Write out the text of every record below verbatim, leaving out the pictures.
= = = =
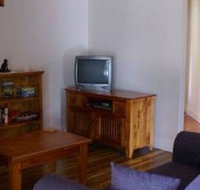 Bemurrah Homestead at Pee Dee - Yamba Accommodation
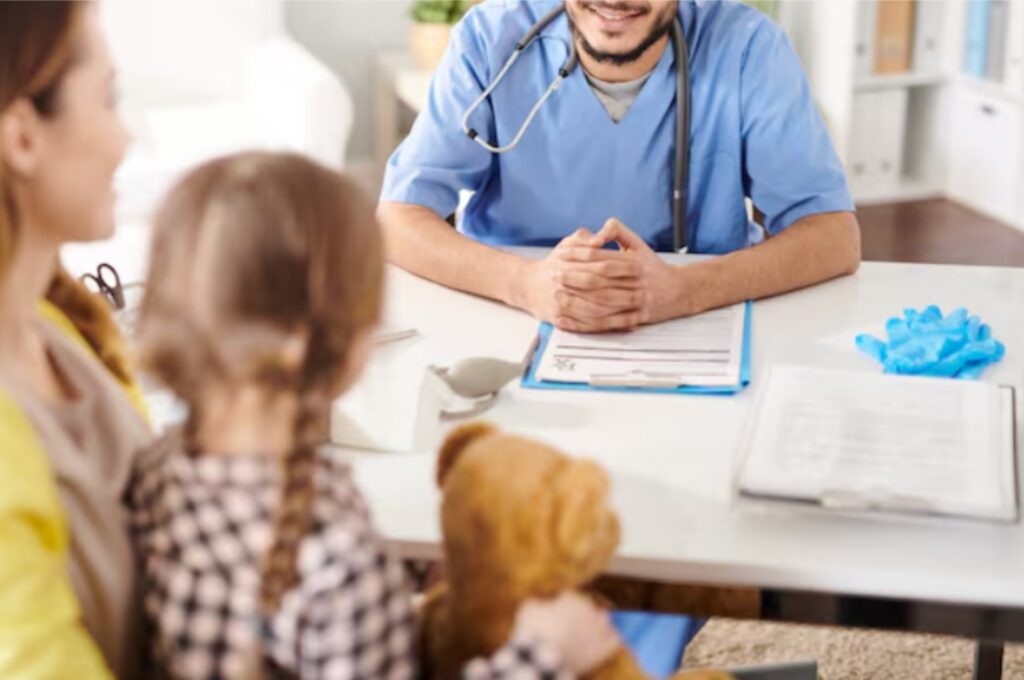 Chequeos médicos preventivos: una decisión que puede marcar la diferencia
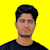 Arun Attri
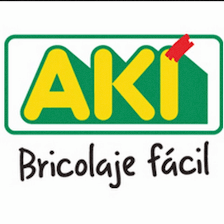 AKI Bricolaje Cuenca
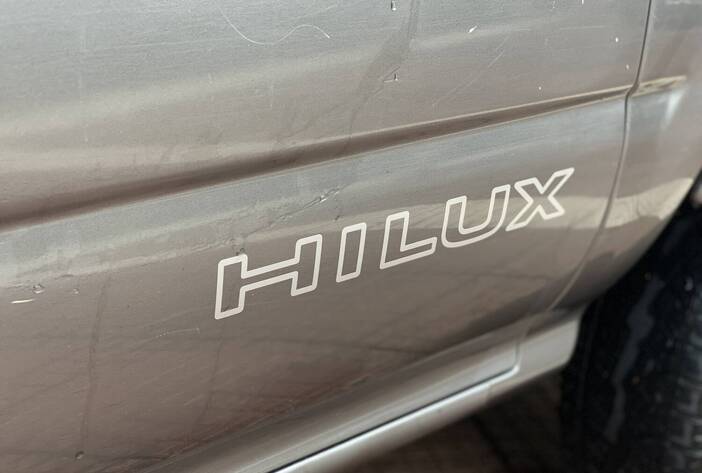 toyotahilux-camionetasusadas-carmakposadasmisiones14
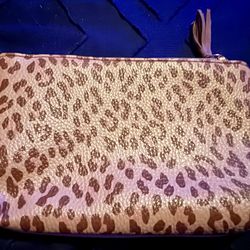 IPSY Makeup Bag - November 2019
= = = =
__Answer area__:
 Bemurrah Homestead at Pee Dee - Yamba Accommodation
 Chequeos médicos preventivos: una decisión que puede marcar la diferencia
 Arun Attri
 AKI Bricolaje Cuenca
 toyotahilux-camionetasusadas-carmakposadasmisiones14
 IPSY Makeup Bag - November 2019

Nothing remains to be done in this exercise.